Gov. Ortom has corroborated this in his own Benue State where he accused the Buhari administration and the security agents of injustice.

Recently the whole nation was shocked when a former militant, Tompolo alerted us that for 9 years our crude has been stolen through illegal connections running into billions of dollars. In a nation that has a “Nigerian” Army including the Navy and Air Force? These are just two recent cases that confirm the truth in this essay.

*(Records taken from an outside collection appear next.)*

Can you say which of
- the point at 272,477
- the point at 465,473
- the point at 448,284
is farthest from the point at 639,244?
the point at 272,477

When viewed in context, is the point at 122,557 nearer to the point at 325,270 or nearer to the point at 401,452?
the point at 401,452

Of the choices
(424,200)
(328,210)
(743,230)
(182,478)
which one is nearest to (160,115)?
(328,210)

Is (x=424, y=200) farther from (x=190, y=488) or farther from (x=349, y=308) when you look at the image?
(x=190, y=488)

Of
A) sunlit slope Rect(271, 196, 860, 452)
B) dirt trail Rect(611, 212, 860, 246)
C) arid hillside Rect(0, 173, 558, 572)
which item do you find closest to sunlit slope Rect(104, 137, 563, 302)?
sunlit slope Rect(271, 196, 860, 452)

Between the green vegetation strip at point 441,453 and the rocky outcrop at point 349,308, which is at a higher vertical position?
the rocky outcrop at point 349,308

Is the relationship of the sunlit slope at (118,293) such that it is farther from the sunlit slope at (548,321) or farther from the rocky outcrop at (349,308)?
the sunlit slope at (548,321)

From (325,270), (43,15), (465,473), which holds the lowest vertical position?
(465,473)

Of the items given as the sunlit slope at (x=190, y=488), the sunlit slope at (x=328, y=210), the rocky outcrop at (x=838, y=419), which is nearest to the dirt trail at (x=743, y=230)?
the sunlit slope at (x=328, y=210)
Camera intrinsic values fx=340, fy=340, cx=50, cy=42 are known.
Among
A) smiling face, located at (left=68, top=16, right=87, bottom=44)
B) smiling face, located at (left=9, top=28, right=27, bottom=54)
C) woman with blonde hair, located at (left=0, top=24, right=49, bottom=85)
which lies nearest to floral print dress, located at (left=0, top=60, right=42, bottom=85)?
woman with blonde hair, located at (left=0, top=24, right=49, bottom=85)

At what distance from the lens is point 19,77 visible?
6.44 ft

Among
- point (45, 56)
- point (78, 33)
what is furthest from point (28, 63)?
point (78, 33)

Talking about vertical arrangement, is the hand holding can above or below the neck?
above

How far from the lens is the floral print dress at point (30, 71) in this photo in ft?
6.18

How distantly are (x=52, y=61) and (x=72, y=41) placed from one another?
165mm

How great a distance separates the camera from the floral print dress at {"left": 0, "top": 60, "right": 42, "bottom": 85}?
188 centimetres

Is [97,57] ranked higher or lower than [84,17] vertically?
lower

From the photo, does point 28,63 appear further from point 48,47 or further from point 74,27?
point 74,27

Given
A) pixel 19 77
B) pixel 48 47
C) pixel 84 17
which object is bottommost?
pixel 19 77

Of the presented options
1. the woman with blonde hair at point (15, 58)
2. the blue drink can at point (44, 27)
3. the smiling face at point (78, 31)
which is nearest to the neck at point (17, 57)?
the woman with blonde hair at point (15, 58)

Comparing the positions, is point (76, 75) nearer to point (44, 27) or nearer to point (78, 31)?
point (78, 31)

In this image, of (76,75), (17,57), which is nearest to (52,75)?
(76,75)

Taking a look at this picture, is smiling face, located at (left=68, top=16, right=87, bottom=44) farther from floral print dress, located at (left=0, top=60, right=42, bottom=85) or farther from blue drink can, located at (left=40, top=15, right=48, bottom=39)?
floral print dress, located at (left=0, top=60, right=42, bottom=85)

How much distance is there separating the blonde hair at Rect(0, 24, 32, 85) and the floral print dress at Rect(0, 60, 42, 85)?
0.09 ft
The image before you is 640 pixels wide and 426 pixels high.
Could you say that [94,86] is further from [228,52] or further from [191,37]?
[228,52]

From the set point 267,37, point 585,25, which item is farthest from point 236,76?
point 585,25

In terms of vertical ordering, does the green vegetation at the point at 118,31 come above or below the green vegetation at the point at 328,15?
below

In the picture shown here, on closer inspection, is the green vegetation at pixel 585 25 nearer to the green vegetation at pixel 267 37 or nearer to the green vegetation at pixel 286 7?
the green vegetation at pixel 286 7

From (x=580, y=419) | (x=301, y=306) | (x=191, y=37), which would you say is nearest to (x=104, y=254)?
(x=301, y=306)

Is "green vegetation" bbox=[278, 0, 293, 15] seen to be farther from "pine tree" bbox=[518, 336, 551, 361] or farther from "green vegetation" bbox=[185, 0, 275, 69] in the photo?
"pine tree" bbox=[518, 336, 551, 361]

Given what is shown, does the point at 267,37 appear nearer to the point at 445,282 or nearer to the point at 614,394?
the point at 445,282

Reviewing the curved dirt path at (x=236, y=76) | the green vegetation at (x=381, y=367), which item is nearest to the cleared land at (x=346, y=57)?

This essay has been written since October 2021 and I am not changing anything. Read and judge for yourself.
In this essay, the author argues that what we have is a Nigerian Army but what we need is a Nigerian People’s Army
Happy reading.

MOI
22/4/2023.

A set of Nigerian Army in a parade ground

A set of Nigerian Army in a parade ground

There is one thing about a lie: you can repeat it a thousand times and it would still not be the truth. And there is one quality about the truth: the whole world can deny it and rubbish it as long as they wish and it would not cease from being the truth. I think it was Winston Churchill who once said that no matter how long you ply the wrong road it won't become the right one. And I think it was also Martin Luther who said that you don't have to defend the truth, you only need to declare it; truth will defend itself and will survive any lie.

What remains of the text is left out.